Foto: sara – stock.adobe.com

Von guten Mächten: Das Gedicht Dietrich Bonhoeffers zählt gerade in der Vertonung durch Sieg-fried Fietz zu den bekanntesten Kirchenliedern. Zuerst veröffentlicht wurde der Text 1946 in der Thüringer Kirchenzeitung »Glaube und Heimat«.

Von Johann Schneider

Als die Kirchenzeitung »Glaube und Heimat« in ihrer zweiten Ausgabe des Jahres die bekanntesten Worte Dietrich Bonhoeffers erstmals veröffentlichte, schrieb sie Geschichte. Die Veröffentlichung erfolgte damit noch vor Eberhard Bethges Erstherausgabe von Bonhoeffer-Gedichten unter dem damaligen Titel »Auf dem Wege zur Freiheit« zu dessen Todestag am 9. April 1948.

Bonhoeffer schreibt zu Weihnachten 1944 »Von guten Mächten« als seinen letzten Brief an seine Verlobte Maria von Wedemeyer und deutet dort an, was man in einem anderen seiner zehn Ge-dichte aus der Haft, im September 1944 geschrieben, als »sein eigentliches Testament« (Bertold Klappert) lesen kann. In »Der Tod des Mose« (DBW 8, 590–598) schreibt Bonhoeffer: »Gott, – ich habe dieses Volk geliebt«. Dieser Satz ist in seiner Deutung in der Bonhoeffer-Forschung umstritten – welches Volk meint er? Das deutsche oder das jüdische? Er meinte wohl beide und sich dazwischen in der Zerrissenheit, die es für ihn bedeutete, sich gegen das deutsche und für Gottes Volk mit seiner Theologie und mit seinem Leben entscheiden zu müssen.

======

**Aufgabe 1**
Beantworte anhand des Auszugs über Bonhoeffers Gedicht die folgenden Fragen:
(a) In welchem Jahr und in welcher Kirchenzeitung wurde der Text von »Von guten Mächten« zuerst veröffentlicht?
(b) An wen richtete Bonhoeffer »Von guten Mächten« als seinen letzten Brief?
(c) Unter welchem damaligen Titel gab Eberhard Bethge die Bonhoeffer-Gedichte erstmals heraus?
**Aufgabe 2**
Fasse den Absatz des Auszugs über Bonhoeffers Gedicht, der mit „Bonhoeffer schreibt zu Weihnachten 1944“ beginnt, kürzer zusammen und behalte dabei seine wesentlichen Aussagen bei.

Einträge des Datensatzes

======

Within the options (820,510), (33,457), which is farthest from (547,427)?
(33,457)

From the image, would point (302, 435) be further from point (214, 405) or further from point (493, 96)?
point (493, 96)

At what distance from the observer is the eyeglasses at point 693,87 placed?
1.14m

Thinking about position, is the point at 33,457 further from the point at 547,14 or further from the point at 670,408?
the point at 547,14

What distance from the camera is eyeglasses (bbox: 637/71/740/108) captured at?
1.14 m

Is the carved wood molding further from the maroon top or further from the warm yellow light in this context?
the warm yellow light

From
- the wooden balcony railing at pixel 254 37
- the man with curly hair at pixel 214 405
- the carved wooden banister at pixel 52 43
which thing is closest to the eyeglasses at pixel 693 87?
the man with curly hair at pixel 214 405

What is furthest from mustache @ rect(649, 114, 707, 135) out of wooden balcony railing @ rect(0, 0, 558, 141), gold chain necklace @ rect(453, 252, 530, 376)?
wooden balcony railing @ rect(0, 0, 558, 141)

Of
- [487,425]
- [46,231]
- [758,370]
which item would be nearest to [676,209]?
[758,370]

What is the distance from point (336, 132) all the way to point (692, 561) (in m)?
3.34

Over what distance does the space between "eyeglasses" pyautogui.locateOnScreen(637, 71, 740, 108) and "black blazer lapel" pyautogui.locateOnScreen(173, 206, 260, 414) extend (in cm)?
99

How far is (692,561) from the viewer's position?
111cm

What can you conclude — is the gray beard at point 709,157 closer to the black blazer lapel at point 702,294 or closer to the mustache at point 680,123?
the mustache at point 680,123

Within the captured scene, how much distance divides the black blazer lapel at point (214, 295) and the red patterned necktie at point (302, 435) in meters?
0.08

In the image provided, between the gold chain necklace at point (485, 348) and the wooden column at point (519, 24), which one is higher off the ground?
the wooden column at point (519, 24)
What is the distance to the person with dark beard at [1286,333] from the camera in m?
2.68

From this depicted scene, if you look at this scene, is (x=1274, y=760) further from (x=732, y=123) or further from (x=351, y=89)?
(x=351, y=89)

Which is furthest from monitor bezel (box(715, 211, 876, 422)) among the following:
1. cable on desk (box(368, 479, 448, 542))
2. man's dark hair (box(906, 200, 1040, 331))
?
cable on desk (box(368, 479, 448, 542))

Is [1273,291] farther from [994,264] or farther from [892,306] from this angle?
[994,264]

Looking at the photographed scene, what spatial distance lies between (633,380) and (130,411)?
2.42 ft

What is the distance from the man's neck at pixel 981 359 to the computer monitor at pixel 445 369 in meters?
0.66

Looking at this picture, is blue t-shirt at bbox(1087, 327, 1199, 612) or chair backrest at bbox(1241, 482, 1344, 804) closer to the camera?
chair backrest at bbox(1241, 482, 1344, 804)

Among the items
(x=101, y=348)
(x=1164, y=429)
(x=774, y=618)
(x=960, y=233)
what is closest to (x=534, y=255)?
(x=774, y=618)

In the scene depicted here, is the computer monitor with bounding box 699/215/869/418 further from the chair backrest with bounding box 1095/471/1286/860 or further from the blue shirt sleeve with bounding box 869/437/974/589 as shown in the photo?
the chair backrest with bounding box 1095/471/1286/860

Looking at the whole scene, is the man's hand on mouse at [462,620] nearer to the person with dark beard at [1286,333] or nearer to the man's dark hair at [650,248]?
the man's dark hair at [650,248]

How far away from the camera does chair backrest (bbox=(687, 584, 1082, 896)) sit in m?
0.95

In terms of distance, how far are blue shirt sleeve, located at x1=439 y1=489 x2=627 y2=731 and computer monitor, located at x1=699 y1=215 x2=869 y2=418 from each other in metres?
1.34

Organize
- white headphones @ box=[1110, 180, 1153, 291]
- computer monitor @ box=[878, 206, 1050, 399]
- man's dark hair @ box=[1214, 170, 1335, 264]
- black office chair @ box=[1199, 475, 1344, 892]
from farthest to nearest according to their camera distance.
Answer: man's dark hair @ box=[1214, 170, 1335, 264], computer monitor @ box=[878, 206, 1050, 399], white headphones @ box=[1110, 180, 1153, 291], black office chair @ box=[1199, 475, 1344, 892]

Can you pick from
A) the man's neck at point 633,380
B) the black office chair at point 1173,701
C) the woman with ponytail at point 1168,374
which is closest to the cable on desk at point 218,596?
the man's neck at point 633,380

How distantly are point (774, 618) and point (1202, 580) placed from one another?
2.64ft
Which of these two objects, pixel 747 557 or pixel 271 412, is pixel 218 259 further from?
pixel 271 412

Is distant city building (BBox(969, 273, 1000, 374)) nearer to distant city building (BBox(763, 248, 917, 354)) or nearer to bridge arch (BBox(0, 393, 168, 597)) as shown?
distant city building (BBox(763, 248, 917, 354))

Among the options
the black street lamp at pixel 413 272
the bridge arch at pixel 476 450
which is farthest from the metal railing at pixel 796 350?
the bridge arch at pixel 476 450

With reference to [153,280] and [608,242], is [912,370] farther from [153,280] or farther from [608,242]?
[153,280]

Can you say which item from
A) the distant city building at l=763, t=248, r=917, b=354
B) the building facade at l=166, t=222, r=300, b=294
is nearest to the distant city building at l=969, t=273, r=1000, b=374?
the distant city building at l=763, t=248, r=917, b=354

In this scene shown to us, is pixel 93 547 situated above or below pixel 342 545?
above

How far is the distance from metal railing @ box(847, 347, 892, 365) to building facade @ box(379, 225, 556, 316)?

======

**Erwartete Ausgabe 1**
(a) 1946 in der Thüringer Kirchenzeitung »Glaube und Heimat«.
(b) An seine Verlobte Maria von Wedemeyer.
(c) »Auf dem Wege zur Freiheit«.

**Erwartete Ausgabe 2**
Zu Weihnachten 1944 schreibt Bonhoeffer »Von guten Mächten« als letzten Brief an seine Verlobte Maria von Wedemeyer. Darin deutet er an, was sich in »Der Tod des Mose« als »sein eigentliches Testament« (Bertold Klappert) lesen lässt. Dieses Gedicht hat er im September 1944 geschrieben, es ist eines seiner zehn Gedichte aus der Haft. Dort steht der Satz »Gott, – ich habe dieses Volk geliebt«. Seine Deutung ist in der Bonhoeffer-Forschung umstritten, weil offen ist, ob das deutsche oder das jüdische Volk gemeint ist. Wohl meinte er beide und sich selbst in der Zerrissenheit, sich mit Theologie und Leben gegen das deutsche und für Gottes Volk entscheiden zu müssen.